Bait Al Zubair Museum houses various household artefacts including pottery, copper ware, furniture, windows, doors, keys and accessories that date from the 3rd millennium BC to the 20th century. The pottery selection consists of both locally manufactured and imported ware.
Traditional Omani pieces feature terracotta/earthen and stoneware that were primarily used for storage, cooking and as incense burners that emanate from distinct artisanal centres in the Dakhiliyah, Musandam and Dhofar regions. The locally made pottery has distinct regional styles and designs, some of which date back thousands of years. Local clay was used to manufacture storage jars and incense burners, which are still being made today.

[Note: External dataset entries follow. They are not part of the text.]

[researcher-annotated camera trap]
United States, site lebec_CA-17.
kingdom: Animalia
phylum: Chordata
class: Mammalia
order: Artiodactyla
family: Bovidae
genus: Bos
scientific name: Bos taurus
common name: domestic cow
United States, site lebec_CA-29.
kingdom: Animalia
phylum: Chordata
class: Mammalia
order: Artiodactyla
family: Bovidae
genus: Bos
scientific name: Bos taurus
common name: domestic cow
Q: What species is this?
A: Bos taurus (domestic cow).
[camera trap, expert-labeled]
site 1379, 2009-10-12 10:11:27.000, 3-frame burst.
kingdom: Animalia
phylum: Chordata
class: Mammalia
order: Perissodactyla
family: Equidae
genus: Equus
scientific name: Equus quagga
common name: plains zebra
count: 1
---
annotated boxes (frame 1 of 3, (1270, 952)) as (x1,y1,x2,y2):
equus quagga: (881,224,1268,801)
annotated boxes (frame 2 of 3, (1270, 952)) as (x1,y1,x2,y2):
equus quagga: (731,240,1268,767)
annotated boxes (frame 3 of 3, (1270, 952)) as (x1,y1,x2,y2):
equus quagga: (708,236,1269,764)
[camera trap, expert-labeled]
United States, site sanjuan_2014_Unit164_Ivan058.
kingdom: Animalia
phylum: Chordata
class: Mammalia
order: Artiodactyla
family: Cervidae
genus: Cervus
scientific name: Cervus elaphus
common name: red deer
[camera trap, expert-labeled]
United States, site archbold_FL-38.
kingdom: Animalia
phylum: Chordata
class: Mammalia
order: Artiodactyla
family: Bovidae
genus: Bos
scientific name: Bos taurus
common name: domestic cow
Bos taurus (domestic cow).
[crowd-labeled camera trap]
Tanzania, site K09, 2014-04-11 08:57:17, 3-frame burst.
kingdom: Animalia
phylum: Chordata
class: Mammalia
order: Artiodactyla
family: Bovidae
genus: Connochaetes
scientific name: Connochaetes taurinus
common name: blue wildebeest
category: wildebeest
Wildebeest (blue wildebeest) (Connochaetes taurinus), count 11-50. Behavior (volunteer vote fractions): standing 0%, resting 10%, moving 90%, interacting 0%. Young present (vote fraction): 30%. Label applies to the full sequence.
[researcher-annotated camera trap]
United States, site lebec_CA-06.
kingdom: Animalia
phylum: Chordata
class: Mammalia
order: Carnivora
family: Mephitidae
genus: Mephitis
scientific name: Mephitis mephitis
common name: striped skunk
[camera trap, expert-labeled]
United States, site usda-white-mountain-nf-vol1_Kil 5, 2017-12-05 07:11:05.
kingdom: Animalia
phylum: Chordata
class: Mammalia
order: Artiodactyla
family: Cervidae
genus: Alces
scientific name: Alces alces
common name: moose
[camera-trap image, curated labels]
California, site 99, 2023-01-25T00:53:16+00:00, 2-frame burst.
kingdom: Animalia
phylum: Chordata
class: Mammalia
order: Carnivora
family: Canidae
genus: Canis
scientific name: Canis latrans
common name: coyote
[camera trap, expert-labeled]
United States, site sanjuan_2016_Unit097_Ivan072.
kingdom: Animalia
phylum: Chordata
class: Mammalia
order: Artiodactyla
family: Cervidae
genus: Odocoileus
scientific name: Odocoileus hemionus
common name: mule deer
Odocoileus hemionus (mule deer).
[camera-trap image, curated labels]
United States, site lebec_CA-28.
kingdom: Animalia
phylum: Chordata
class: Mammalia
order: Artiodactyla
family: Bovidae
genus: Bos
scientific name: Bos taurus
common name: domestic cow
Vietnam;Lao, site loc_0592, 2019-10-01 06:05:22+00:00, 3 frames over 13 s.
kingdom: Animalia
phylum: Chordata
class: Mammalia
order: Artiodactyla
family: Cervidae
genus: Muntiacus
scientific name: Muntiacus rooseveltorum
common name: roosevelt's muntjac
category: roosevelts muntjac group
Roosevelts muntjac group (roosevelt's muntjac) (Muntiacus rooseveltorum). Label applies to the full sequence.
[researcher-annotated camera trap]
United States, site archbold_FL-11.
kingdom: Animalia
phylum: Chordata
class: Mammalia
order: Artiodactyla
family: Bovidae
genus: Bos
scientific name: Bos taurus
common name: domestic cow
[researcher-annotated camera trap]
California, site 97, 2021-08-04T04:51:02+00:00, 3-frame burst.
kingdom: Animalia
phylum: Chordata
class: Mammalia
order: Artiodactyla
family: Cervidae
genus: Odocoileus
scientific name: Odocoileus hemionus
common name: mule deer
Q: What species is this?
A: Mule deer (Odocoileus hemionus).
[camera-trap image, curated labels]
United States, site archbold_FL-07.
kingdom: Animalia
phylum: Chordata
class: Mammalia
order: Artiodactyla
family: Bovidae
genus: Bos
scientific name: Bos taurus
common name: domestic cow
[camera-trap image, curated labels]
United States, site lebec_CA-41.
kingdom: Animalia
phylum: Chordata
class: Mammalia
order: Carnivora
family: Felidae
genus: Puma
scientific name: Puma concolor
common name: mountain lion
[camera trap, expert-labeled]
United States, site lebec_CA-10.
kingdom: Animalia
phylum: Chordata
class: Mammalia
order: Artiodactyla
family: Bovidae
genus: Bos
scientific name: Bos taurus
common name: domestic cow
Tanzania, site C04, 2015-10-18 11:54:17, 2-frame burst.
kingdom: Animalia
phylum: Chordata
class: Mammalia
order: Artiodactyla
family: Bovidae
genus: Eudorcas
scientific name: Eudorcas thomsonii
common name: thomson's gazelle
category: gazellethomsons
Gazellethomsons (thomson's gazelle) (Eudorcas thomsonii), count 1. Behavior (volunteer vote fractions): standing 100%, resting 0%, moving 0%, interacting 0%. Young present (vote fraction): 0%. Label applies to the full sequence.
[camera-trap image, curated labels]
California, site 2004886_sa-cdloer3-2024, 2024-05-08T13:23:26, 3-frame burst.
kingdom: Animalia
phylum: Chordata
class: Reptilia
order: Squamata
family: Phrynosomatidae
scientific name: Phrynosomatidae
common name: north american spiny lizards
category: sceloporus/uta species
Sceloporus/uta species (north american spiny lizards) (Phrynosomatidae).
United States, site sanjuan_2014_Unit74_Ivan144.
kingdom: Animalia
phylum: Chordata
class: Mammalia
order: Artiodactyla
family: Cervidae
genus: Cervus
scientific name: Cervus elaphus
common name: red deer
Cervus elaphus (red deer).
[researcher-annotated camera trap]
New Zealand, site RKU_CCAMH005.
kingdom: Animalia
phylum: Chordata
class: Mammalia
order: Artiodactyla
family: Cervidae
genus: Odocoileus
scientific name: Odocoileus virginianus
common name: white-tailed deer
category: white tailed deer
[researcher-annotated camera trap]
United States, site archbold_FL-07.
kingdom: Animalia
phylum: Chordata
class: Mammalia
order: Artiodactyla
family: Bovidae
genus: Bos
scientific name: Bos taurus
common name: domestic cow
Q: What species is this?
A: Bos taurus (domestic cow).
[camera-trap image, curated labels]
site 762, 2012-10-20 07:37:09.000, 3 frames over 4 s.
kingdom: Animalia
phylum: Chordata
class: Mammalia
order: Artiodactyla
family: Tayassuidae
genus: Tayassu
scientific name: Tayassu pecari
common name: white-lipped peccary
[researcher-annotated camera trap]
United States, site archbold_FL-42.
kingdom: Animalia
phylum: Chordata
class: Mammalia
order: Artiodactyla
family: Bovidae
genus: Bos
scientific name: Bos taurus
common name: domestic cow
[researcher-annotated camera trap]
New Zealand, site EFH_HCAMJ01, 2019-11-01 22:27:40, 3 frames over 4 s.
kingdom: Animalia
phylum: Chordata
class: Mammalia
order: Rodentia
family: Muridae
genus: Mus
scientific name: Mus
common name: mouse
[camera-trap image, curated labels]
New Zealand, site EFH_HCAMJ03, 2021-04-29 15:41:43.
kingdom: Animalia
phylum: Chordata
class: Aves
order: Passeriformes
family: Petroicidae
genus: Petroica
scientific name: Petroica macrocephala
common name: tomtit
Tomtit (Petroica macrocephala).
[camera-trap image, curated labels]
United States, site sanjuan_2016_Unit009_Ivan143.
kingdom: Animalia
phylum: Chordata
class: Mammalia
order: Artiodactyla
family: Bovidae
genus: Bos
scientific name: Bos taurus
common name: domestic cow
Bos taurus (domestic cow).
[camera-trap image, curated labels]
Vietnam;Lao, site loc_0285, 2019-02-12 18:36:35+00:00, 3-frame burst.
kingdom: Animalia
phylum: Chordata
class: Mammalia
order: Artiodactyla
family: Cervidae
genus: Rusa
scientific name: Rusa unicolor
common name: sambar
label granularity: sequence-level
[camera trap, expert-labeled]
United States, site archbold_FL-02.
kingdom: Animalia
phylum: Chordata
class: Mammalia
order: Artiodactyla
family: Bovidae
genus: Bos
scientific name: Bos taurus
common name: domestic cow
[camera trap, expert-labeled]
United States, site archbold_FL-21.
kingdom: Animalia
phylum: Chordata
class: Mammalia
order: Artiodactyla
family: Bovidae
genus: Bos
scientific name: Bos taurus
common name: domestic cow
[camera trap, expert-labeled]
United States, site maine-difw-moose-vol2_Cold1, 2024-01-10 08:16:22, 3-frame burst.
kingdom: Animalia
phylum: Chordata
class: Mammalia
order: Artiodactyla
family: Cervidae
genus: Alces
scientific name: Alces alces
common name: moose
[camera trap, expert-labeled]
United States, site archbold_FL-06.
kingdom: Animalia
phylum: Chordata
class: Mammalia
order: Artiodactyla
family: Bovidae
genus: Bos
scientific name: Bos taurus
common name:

The imported ware consists of pieces made for export to the region and other pieces that were traded. The copper ware collection, utilised to produce traditional household equipment, reflects Oman’s ancient heritage as the copper-rich civilisation of Magan in the 3rd millennium BC, and features some rare pieces. A variety of trays, bowls, containers, spoons, cooking vessels and coffee pots were, up until very recently, fashioned in copper and lined with tin, and were commonplace in all Omani households. Coppersmiths still produce various vessels with age-old designs that often feature inscriptions from the Holy Qur’an, Islamic geometric designs, palm motifs and floral designs.
The furniture in the collection includes fine beds, wardrobes, cabinets and chests that represent typical pieces found in Omani homes. There are decorative windows and doors in the collection as well as keys and other authentic household accessories. A selection can be viewed in the Household Gallery in Bait Al Bagh, the main museum building, and Bait Al Oud.